* **READING TEXT**

Every 26 months or so, Mars and Earth are close enough for a shorter journey between the worlds. But even then it is a pretty long trip, lasting seven to nine months. For most of the time, the spacecraft is just coasting through space.
But if the spacecraft could continue accelerating through the first half of the journey and then start slowing down again, the travel time could be slashed. Current rocket engines, which typically rely on the combustion of a fuel like hydrogen or methane with oxygen, are not efficient enough to accomplish that; there is not enough room in the spacecraft to carry that much propellant.
But nuclear reactions, generating energy from the splitting of uranium atoms, are much more efficient.
The DRACO engine would consist of a nuclear reactor that would heat hydrogen from a chilly minus 420 degrees Fahrenheit to a toasty 4,400 degrees, with the hot gas shooting from a nozzle to generate thrust. Greater fuel efficiency could speed up journeys to Mars, reducing the amount of time astronauts spend exposed to the treacherous environment of deep space.
Nuclear propulsion could also have uses closer to home, which is why DARPA is investing in the project. The technology may allow rapid maneuvers of military satellites in orbit around Earth.
Background: Back to the future
Nuclear propulsion for space is not a new idea. In the 1950s and 1960s, Project Orion — financed by NASA, the Air Force and the Advanced Research Projects Agency — contemplated using the explosions of atomic bombs to accelerate spacecraft.
At the same time, NASA and other agencies also undertook Project Rover and Project NERVA, efforts that aimed to develop nuclear-thermal engines similar in concept to those now being pursued by the DRACO program. A series of 23 reactors were built and tested, but none were ever launched to space. Until the end of this program in 1973, NASA had contemplated using nuclear reactors to propel space probes to Jupiter, Saturn and beyond, as well as to provide power at a lunar base.
“The technical capabilities, including early safety protocols, remain viable today,” Tabitha Dodson, the DRACO project manager, said in a news briefing on Wednesday.

* **QUESTIONS**
1. Decide whether each statement agrees with the nuclear propulsion article, answering yes or no and quoting the words of the article that settle it. (a) Even when Mars and Earth are close, the trip between them takes seven to nine months. (b) Some of the 23 reactors built under Project Rover and Project NERVA were launched to space. (c) The DRACO engine would heat hydrogen to 4,400 degrees.
2. Reproduce without changes the part of the nuclear propulsion article that opens with the words containing "But if the spacecraft" and closes with "much more efficient.".
3. Translate this sentence from the nuclear propulsion article into Spanish: "The technology may allow rapid maneuvers of military satellites in orbit around Earth."

* **RECORDED INFORMATION**
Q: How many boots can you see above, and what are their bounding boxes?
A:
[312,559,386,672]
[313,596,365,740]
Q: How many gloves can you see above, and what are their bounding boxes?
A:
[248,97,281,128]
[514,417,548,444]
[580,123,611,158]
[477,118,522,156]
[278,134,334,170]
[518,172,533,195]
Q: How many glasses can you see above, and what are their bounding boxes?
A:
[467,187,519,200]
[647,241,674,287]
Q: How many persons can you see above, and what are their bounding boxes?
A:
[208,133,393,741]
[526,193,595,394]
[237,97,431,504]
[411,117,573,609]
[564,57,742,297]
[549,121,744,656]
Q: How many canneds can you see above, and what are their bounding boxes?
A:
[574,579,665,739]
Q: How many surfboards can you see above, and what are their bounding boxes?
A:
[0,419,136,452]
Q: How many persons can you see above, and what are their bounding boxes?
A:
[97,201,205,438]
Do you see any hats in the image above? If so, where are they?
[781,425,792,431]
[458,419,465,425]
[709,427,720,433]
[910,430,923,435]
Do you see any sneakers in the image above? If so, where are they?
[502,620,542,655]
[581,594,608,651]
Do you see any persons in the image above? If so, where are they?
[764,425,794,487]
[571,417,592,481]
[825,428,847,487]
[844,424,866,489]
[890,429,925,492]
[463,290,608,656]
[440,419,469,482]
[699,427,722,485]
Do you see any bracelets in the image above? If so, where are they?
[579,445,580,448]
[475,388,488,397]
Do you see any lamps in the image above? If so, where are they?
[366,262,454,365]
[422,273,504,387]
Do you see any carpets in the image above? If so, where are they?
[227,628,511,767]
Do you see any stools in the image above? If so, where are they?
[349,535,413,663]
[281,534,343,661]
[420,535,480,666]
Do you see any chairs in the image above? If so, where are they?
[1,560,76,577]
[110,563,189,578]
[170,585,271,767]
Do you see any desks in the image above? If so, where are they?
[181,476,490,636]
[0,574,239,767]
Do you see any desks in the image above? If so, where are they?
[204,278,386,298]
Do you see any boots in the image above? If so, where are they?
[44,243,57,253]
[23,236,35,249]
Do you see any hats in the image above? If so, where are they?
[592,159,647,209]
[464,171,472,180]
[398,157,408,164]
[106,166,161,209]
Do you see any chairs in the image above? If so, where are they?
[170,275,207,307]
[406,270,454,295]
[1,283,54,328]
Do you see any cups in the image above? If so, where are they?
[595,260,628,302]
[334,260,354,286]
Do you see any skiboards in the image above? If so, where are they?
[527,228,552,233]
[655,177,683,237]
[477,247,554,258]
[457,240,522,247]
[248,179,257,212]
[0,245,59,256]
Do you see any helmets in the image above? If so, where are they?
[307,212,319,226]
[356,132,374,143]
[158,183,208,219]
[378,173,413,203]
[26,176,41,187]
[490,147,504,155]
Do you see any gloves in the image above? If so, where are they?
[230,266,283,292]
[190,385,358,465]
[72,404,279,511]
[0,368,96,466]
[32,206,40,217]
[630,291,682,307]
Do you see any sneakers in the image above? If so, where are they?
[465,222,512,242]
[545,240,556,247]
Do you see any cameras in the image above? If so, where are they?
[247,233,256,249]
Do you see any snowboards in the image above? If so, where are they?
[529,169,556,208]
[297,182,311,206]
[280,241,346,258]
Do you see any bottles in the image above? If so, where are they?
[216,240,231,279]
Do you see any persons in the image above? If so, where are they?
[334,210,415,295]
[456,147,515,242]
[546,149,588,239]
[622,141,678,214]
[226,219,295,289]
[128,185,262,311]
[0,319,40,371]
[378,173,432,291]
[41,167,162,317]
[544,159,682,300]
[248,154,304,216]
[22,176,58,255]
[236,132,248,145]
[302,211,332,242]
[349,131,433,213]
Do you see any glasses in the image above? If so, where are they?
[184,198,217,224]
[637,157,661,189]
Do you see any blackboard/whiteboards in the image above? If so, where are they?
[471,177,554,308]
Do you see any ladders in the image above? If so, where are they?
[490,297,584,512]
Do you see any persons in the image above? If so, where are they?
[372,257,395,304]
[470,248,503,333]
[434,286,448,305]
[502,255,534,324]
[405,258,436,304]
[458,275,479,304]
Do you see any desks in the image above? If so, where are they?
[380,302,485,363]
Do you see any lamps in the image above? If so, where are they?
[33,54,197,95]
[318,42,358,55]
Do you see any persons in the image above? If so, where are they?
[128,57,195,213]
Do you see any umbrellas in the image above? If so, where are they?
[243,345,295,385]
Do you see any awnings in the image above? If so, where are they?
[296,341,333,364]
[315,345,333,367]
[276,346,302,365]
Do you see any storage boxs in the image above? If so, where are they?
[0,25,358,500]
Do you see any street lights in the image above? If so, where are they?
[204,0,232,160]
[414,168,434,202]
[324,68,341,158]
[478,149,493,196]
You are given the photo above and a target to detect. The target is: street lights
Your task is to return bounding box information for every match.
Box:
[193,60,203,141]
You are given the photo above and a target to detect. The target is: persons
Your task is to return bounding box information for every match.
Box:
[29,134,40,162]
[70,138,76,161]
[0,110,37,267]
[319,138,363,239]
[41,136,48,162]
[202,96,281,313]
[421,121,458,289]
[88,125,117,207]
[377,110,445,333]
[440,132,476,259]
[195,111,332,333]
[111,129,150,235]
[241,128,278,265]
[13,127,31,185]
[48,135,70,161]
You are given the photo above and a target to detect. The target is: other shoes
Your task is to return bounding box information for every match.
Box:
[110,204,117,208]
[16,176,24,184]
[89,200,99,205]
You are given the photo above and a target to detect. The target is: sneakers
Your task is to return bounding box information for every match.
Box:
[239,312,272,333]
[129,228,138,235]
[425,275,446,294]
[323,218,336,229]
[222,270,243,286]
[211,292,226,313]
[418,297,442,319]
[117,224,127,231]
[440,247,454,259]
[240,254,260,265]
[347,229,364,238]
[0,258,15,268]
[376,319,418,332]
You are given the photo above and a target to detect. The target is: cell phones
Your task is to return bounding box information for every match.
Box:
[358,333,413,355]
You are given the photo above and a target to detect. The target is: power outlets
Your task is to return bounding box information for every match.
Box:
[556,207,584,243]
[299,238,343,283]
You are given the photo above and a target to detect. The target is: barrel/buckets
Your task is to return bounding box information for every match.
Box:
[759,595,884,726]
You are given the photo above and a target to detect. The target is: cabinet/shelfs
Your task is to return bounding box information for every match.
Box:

* **ANSWERS BELOW**
1.
(a) Yes: "But even then it is a pretty long trip, lasting seven to nine months."
(b) No: "A series of 23 reactors were built and tested, but none were ever launched to space."
(c) Yes: "heat hydrogen from a chilly minus 420 degrees Fahrenheit to a toasty 4,400 degrees"

2.
But if the spacecraft could continue accelerating through the first half of the journey and then start slowing down again, the travel time could be slashed. Current rocket engines, which typically rely on the combustion of a fuel like hydrogen or methane with oxygen, are not efficient enough to accomplish that; there is not enough room in the spacecraft to carry that much propellant.
But nuclear reactions, generating energy from the splitting of uranium atoms, are much more efficient.

3. La tecnología podría permitir maniobras rápidas de satélites militares en órbita alrededor de la Tierra.